A household exists in fuel poverty when the cost of maintaining a healthy temperature tips its inhabitants below the poverty line. It’s a function of household income, energy prices and the amount of heat a building leaks. The UK is failing on all three variables.
When adjusted for inflation, wages are stagnating or falling. Rising food prices make this worse: money is only worth the bread you can buy with it. As Jack Monroe pointed out last month, these rising costs have been skewed towards basic staples. Supermarkets have been quietly whittling down their low-cost ranges to force customers towards higher price points, placing greater burdens on those already struggling to eat. Thanks to Monroe’s incisive campaigning, some supermarkets have now brought some low-cost staples back to their shelves.
British houses are some of the worst insulated and most expensive to heat in Europe. They emit more carbon than the agricultural sector, and there’s little warmth to show for it. Dampness is endemic. Disproportionate levels of poverty mean that communities of colour are worst affected: while 3 per cent of white households live in damp accommodation, 13 per cent of mixed white and Black Caribbean households, and 10 per cent of Pakistani households, struggle with health-endangering damp. People of colour are also almost twice as likely as white people to grapple with fuel poverty.
The government has announced that on 1 April it will lift the energy price cap, allowing bills to rise by 54 per cent. The average household will have to find an extra £700 per year. A £200 loan will be imposed across the board, to be recouped over five years, and households in some council tax bands will get a £150 discount. These derisory gestures skirt around the question of what it will mean for people to make up the shortfall. Homes will be colder, damper, sadder. Mould will flourish. Children will wheeze. The million adults who currently skimp on a whole day of food every month will go hungrier. Food bank queues will get longer. Meanwhile, Shell announced that its quarterly profits have quadrupled, and BP reported $12.8 billion profit for 2021, an eight-year high.

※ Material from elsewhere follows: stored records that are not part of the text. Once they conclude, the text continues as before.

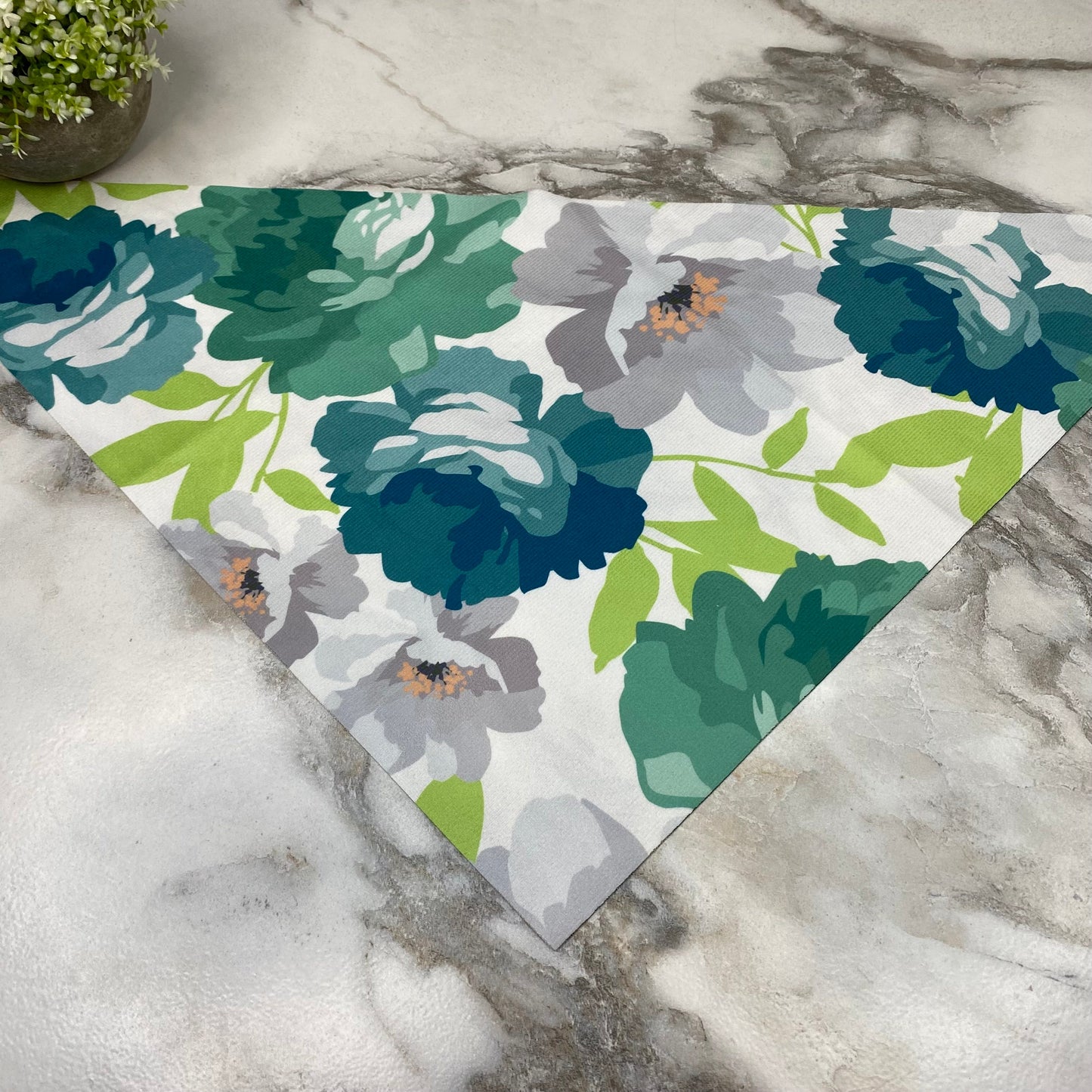 Dog Bandana - Floral - #45
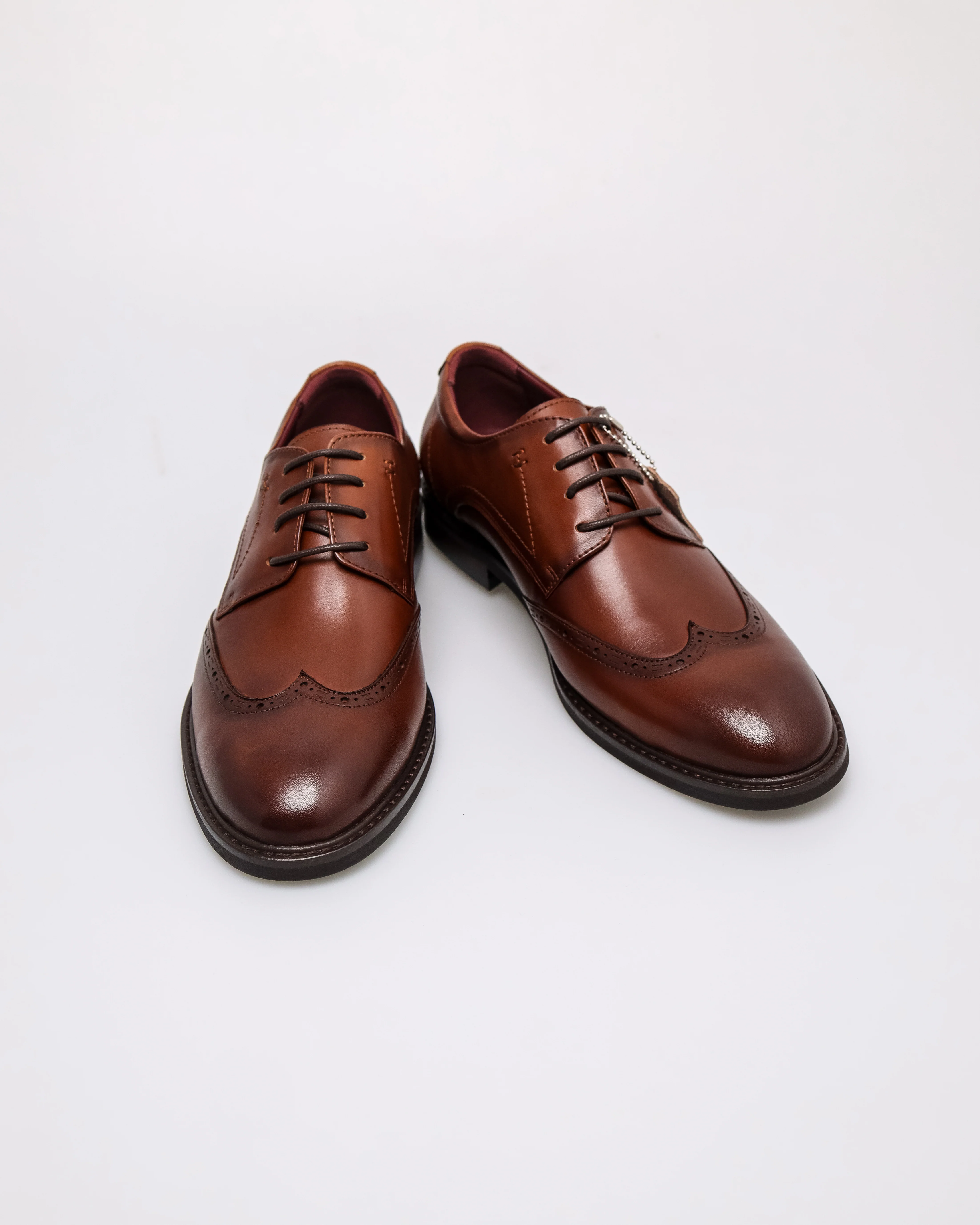 Tomaz HF139 Men's Brogue Derby - Image 2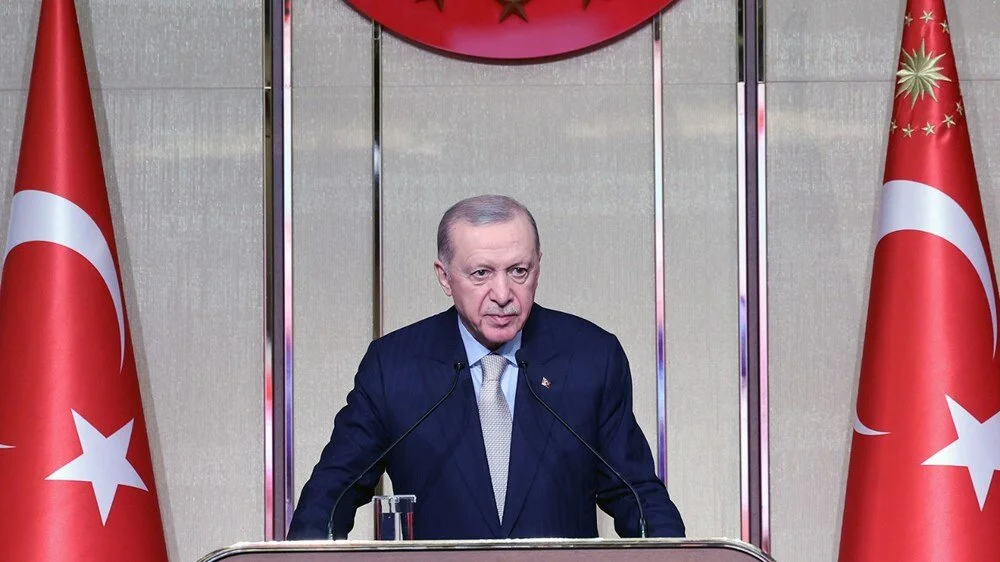 Cumhurbaşkanı Recep Tayyip Erdoğan, zirai don felaketinden etkilenen ve ürünlerinde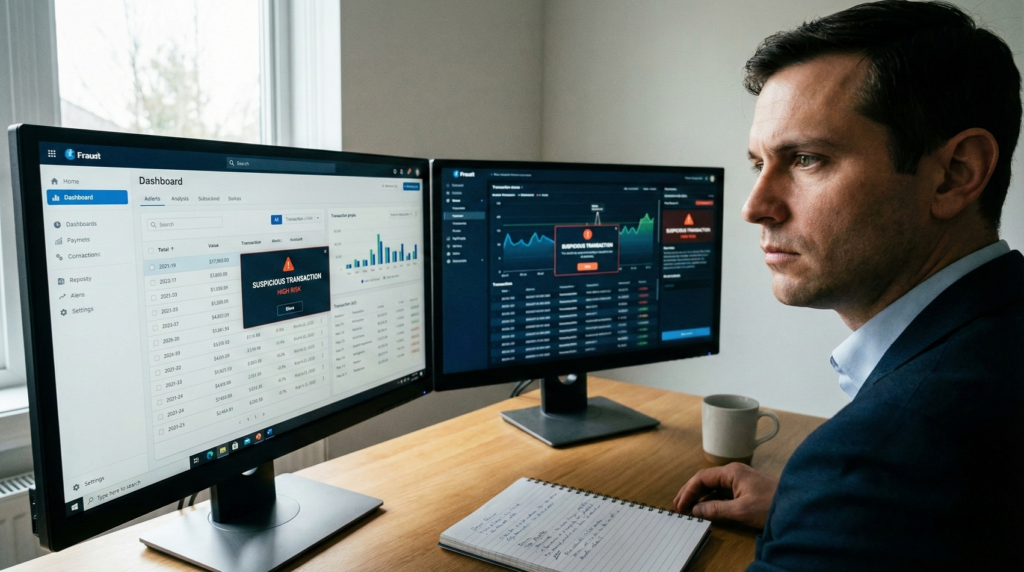 Summy : assistant antifraude Sumsub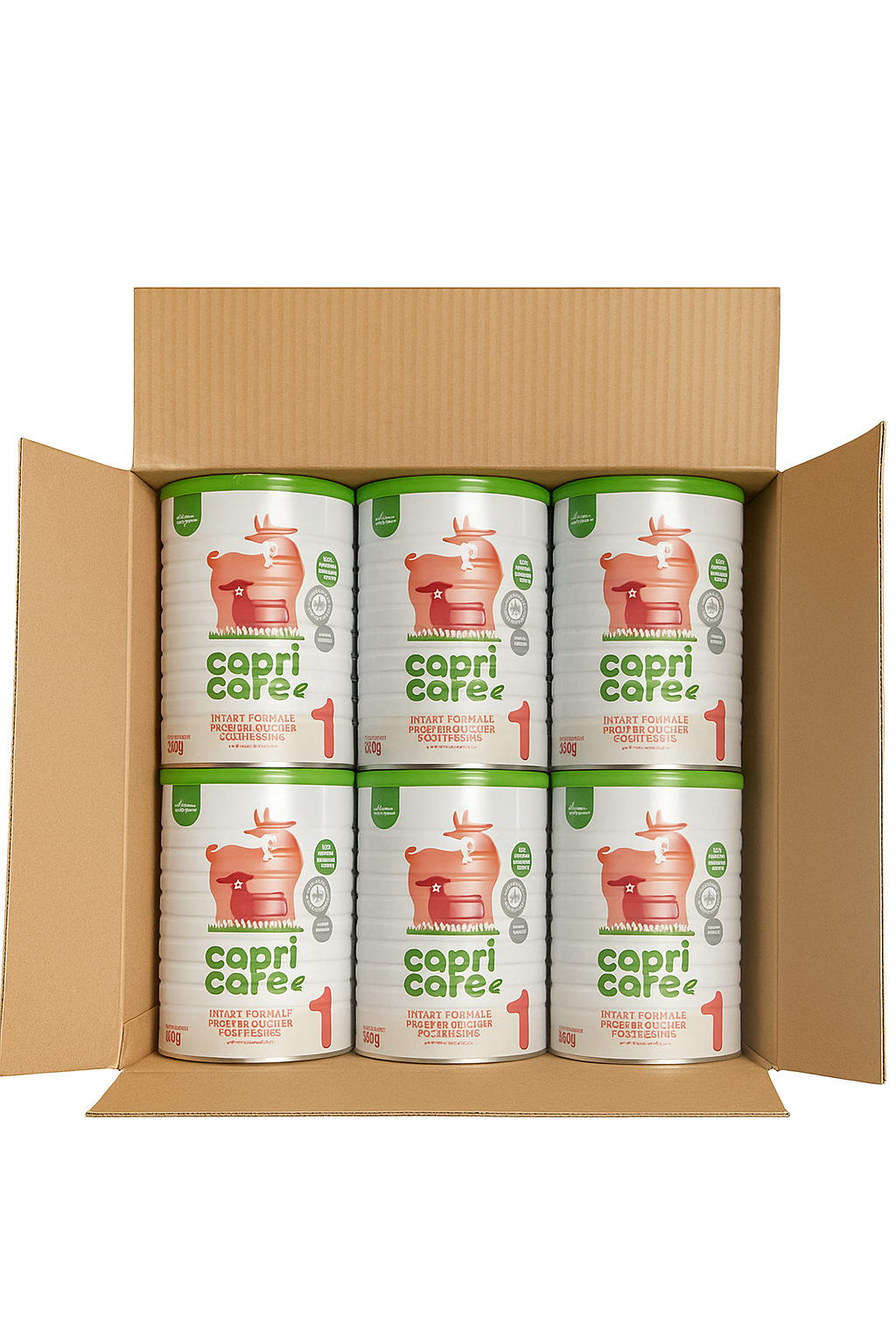 Infant Formula Stage 1 | Capricare® | 800 g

The UK has been hit particularly hard because of its shoddy housing stock and short-sighted dependence on gas. Seventy-seven per cent of British households rely on gas-powered central heating to thaw homes that scarcely hold the warmth. The longer-term exit route is clear: the government must invest in renewable energy, and retrofit houses so they meet the needs of those who live in them without gushing carbon. In the short term, we need unyielding price caps that put our health before that of businesses. If energy companies founder, we must conclude that their business models are, like the fossil fuel sector, incompatible with human wellbeing.
A recent opinion polls indicates that 71 per cent of Britons would support the government enforcing limits on how much companies are permitted to charge for energy, housing, food and other basic necessities. Tory voters are even more enthusiastic than the rest of us: 76 per cent want a ceiling on the cost of living. Do they misunderstand their place on the political spectrum, or Thatcher’s role in establishing the cruel philosophy we now live by? Or was it only ever the racism they were after? Either way, there’s hope in those numbers. Johnson’s government has conned us left, right and centre, but no one can be fooled about the meals they miss or their frozen feet.